Condanna a otto mesi per una donna che aveva schiaffeggiato un’infermiera
Pochi giorni fa l’ennesima aggressione ai danni di una professionista sanitaria: al Pronto soccorso dell’ospedale Sant’Andrea di Roma, una paziente ha tentato di strangolarla. Una sentenza della Cassazione che potrebbe davvero fare giurisprudenza
e che getta nuova luce su quelle che potrebbero essere le conseguenze delle aggressioni ai danni degli operatori sanitari
.
È quanto afferma il Nursing Up, precisando che nel caso in esame la signora violenta è stata condannata sia per lesioni personali sia per i reati di resistenza a pubblico ufficiale e interruzione di pubblico servizio.
Nel dettaglio la Cassazione afferma chiaramente che nonostante l’infermiere sia “solo” un incaricato di pubblico servizio e non un pubblico ufficiale, l’ostacolo frapposto all’attività da questi svolta – che non può essere sospesa o soggetta a impedimenti – integra il reato di resistenza a pubblico ufficiale, punibile con la reclusione da sei mesi a cinque anni
.
Ma non è tutto. Perché il testo della Cassazione – nel quale si fa anche presente come la ricorrente tenta di accreditare la tesi e mente della quale l’attività di controllo dell’infermiera aggredita si fosse ormai esaurita
– riporta: Affinché venga integrata la fattispecie di resistenza a pubblico ufficiale, non è necessario che sia concretamente impedita la libertà di azione del pubblico ufficiale. È sufficiente che si usi violenza o minaccia per opporsi al compimento di un atto dell’ufficio o del servizio, indipendentemente dall’esito, positivo o negativo, di tale azione e dell’effettivo verificarsi di un ostacolo al compimento dell’atto del pubblico ufficiale
. E nel caso specifico, non sussistono dubbi in merito al fatto che la condotta violenta subita dall’infermiera fosse proprio connessa alle funzioni da lei esercitate, tanto da costituire per lei un ostacolo
.
Il presidente del Nursing Up, Antonio De Palma, tiene a precisare che ci si trova davanti ad una sentenza per taluni versi storica, ma che certo non ripaga gli infermieri dei torti subiti e che non ci assicura che la spirale di violenza si placherà
. Oramai, infatti, è una vera e propria escalation di aggressioni e minacce ai sanitari.
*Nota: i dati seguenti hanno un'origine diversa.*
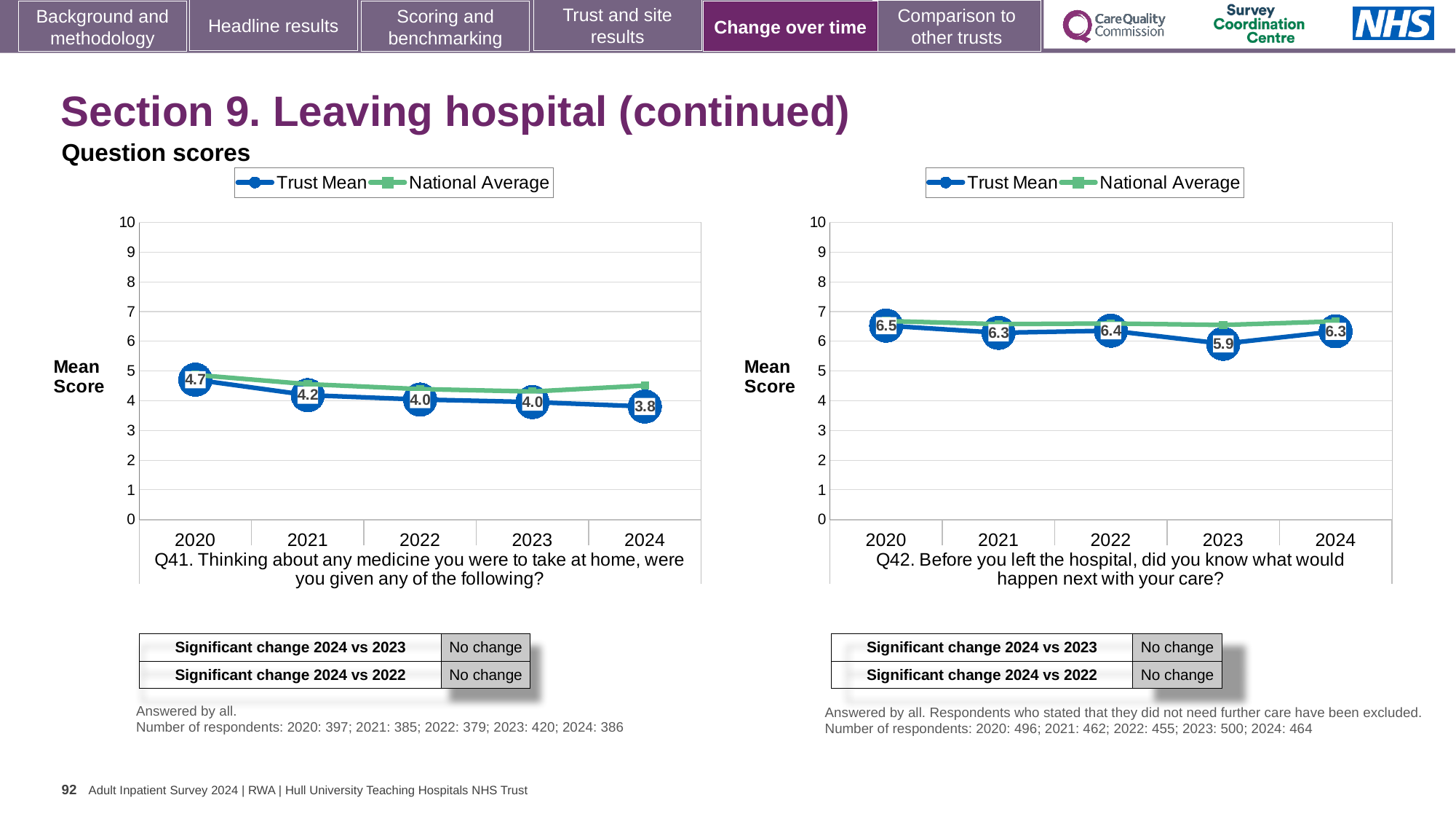
How many series does the legend of the Q42 chart (right) list? 2 In the Q41 chart (left), what is the Trust Mean score for 2020? 4.7 In the Q41 chart (left), which year has the lowest Trust Mean score? 2024 In the Q42 chart (right), what is the difference between the Trust Mean scores for 2022 and 2023? 0.5 How many years are plotted on the x axis of the Q41 chart (left)? 5 In the Q42 chart (right), is the Trust Mean score for 2020 or 2023 larger? 2020 In the Q41 chart (left), what is the difference between the Trust Mean scores for 2020 and 2024? 0.9 In the Q41 chart (left), is the National Average value for 2024 greater or less than 4? greater In the Q41 chart (left), what is the Trust Mean score for 2024? 3.8 In the Q42 chart (right), what is the Trust Mean score for 2023? 5.9 What type of chart is the Q41 chart (left)? Line chart In the Q42 chart (right), which year has the highest Trust Mean score? 2020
Infermieri in primis. Rammentiamo – prosegue il presidente nazionale – che il 32,3% degli infermieri, pari a circa 130mila professionisti sanitari, nell’ultimo anno, ha subito violenza durante i turni di lavoro. Ma ben 125mila casi sono casi sommersi e la metà circa delle aggressioni al personale sanitario, secondo l’Inail, è proprio verso gli infermieri: circa 5mila ogni anno, 13-14 al giorno
. Nel 58% dei casi si è trattato di un’aggressione fisica. Il 78% degli infermieri vittima di violenza è una donna.